Repeat the records exactly, minus the pictures.
Start of Data supplied
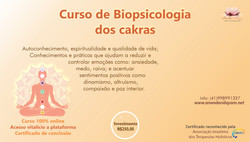 biopsicologia site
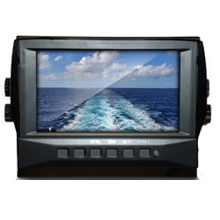 waterproof monitor A4 - Marine Waterproof LCD Monitor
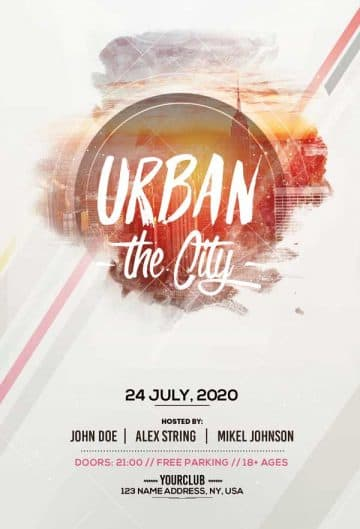 Urban City Party Free PSD Flyer Template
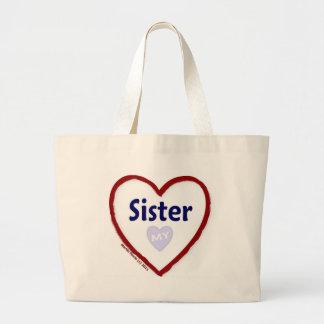 Love My Sister Jumbo Tote Bag
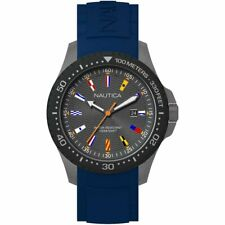 Orologio Uomo NAUTICA JONES BEACH NAPJBC008 Silicone Blu Bandierine Sub 100mt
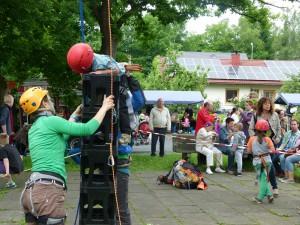 Ökumenisches Kinderfest 2013 (4)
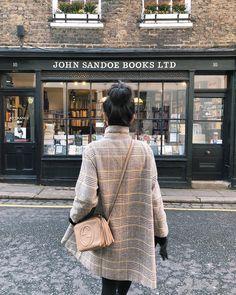 Venturing through a European bookstore #payneglasses #eyewear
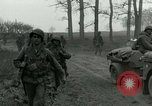 Image of United States 7th Army Alsace France, 1945, second 39 stock footage video 65675022038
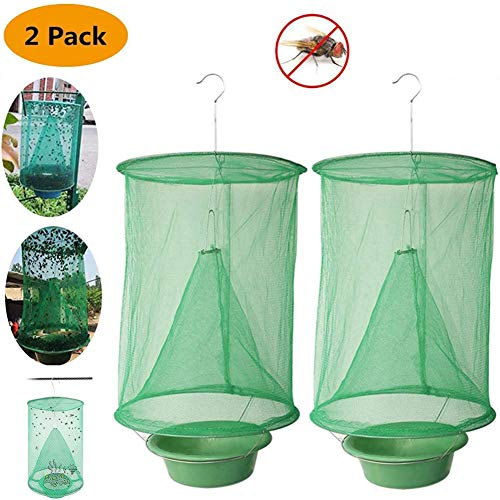 Insectpaper Fly Trap Garden Ranch Orchard Trap,Ranch Fly Trap Flay Catcher, The Most Effective Trap Ever Made with Pots Flay Catcher 2019 New Fly Red Drosophila (2Pack)
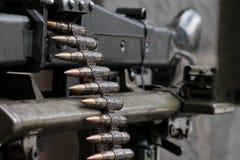 La mitragliatrice tedesca MG-42 Fotografia Stock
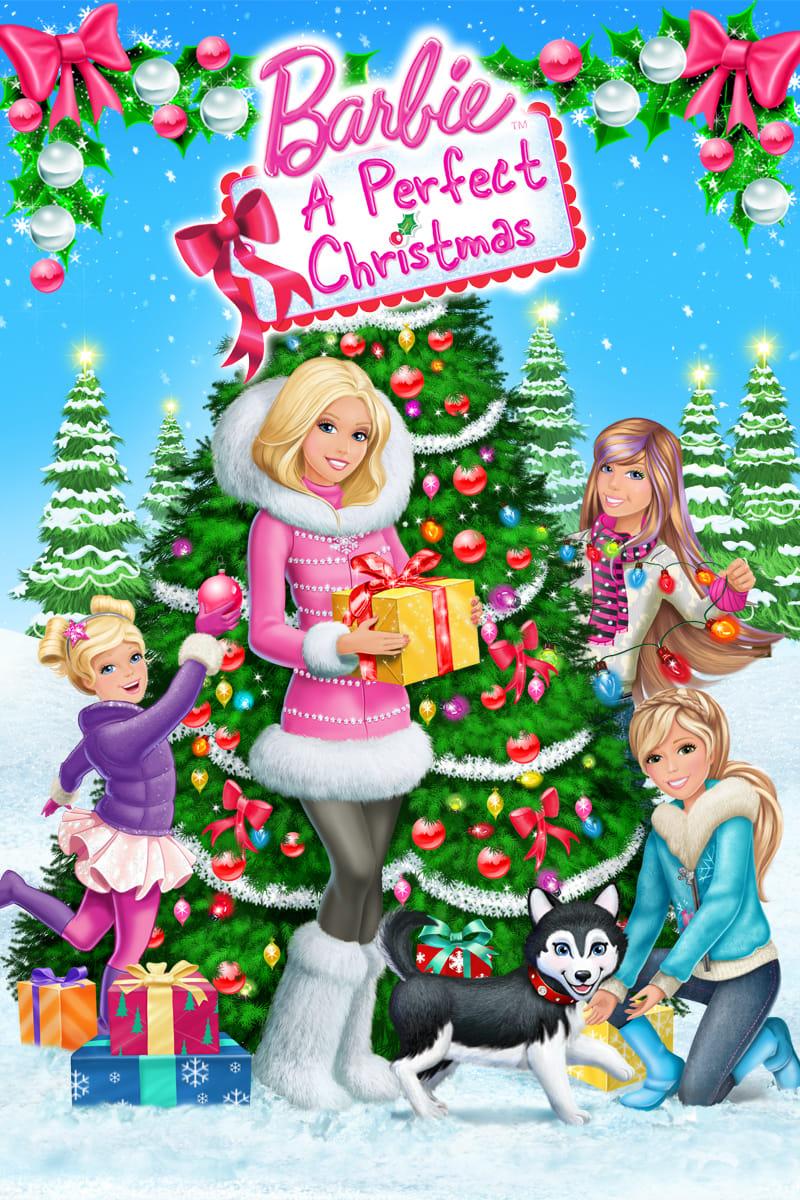 Barbie: Um Natal Perfeito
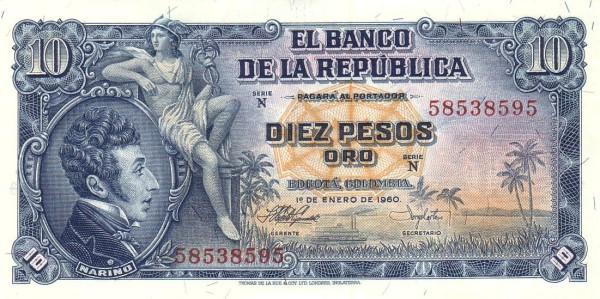 Colombia 10 Peso (1953-1967)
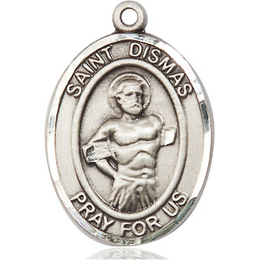 St Dismas<br>Oval Patron Saint Series<br>Available in 3 Sizes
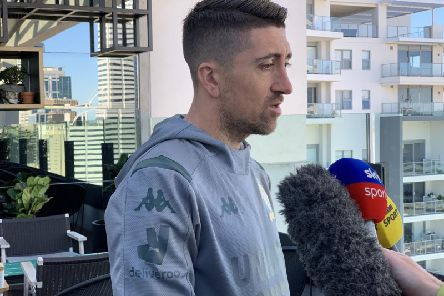 READY FOR BATTLE: Pablo Hernandez in Australia.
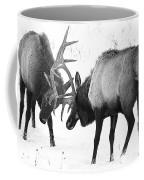Elk Fighting Black And White Coffee Mug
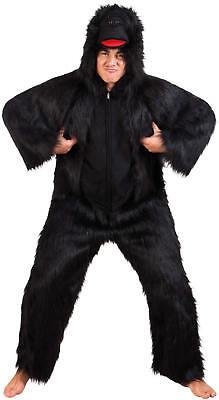 Gorilla Affe Deluxe Plüsch Overall Karneval Fasching Kostüm - Plüsch Affe Kostüme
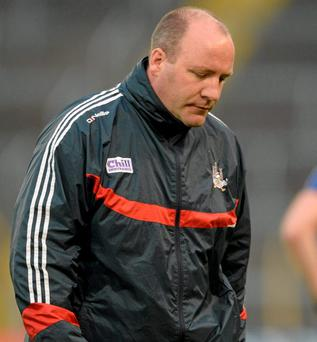 Brian Cuthbert is under pressure after Cork's defeat to Kildare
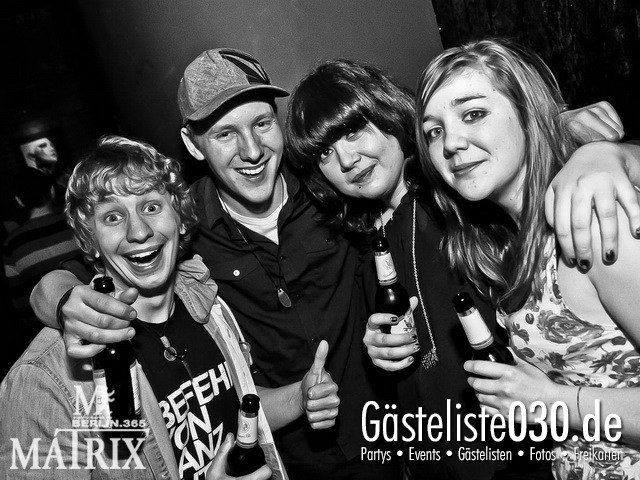 https://www.gaesteliste030.de/Partyfoto #17 Matrix Berlin vom 18.02.2012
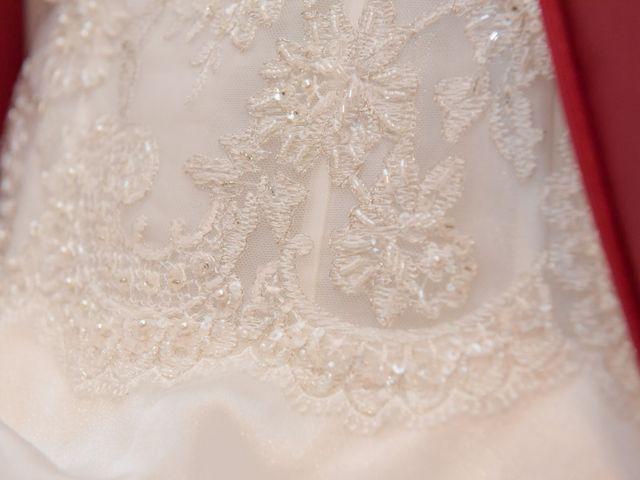Il matrimonio di Renzo e Erica a Riva del Garda, Trento 3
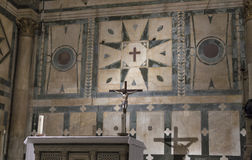 Interior of the Cathedral Santa Maria del Fiore in Florence Royalty Free Stock Images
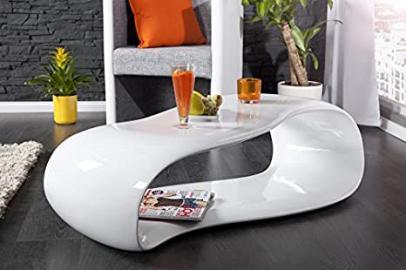 Scream White Fiber Glass Coffee Table
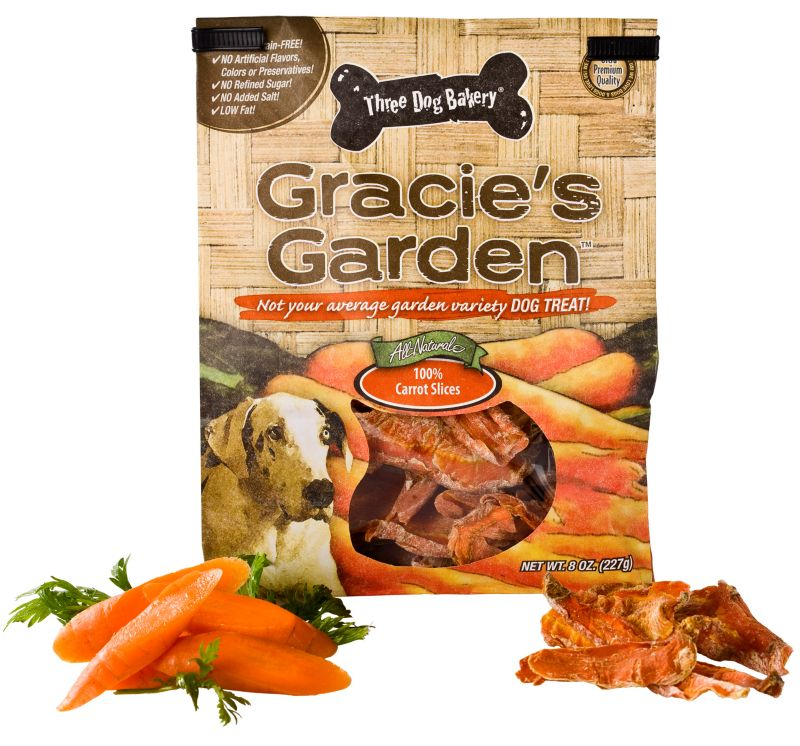 3 Dog Bakery Gracies Garden Dog Treat Carrot Dog Treats Best Price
End of Data supplied
:: Task result ::
 biopsicologia site
 waterproof monitor A4 - Marine Waterproof LCD Monitor
 Urban City Party Free PSD Flyer Template
 Love My Sister Jumbo Tote Bag
 Orologio Uomo NAUTICA JONES BEACH NAPJBC008 Silicone Blu Bandierine Sub 100mt
 Ökumenisches Kinderfest 2013 (4)
 Venturing through a European bookstore #payneglasses #eyewear
 Image of United States 7th Army Alsace France, 1945, second 39 stock footage video 65675022038
 Insectpaper Fly Trap Garden Ranch Orchard Trap,Ranch Fly Trap Flay Catcher, The Most Effective Trap Ever Made with Pots Flay Catcher 2019 New Fly Red Drosophila (2Pack)
 La mitragliatrice tedesca MG-42 Fotografia Stock
 Barbie: Um Natal Perfeito
 Colombia 10 Peso (1953-1967)
 St Dismas<br>Oval Patron Saint Series<br>Available in 3 Sizes
 READY FOR BATTLE: Pablo Hernandez in Australia.
Elk Fighting Black And White Coffee Mug
 Gorilla Affe Deluxe Plüsch Overall Karneval Fasching Kostüm - Plüsch Affe Kostüme
 Brian Cuthbert is under pressure after Cork's defeat to Kildare
 https://www.gaesteliste030.de/Partyfoto #17 Matrix Berlin vom 18.02.2012
Il matrimonio di Renzo e Erica a Riva del Garda, Trento 3
 Interior of the Cathedral Santa Maria del Fiore in Florence Royalty Free Stock Images
 Scream White Fiber Glass Coffee Table
 3 Dog Bakery Gracies Garden Dog Treat Carrot Dog Treats Best Price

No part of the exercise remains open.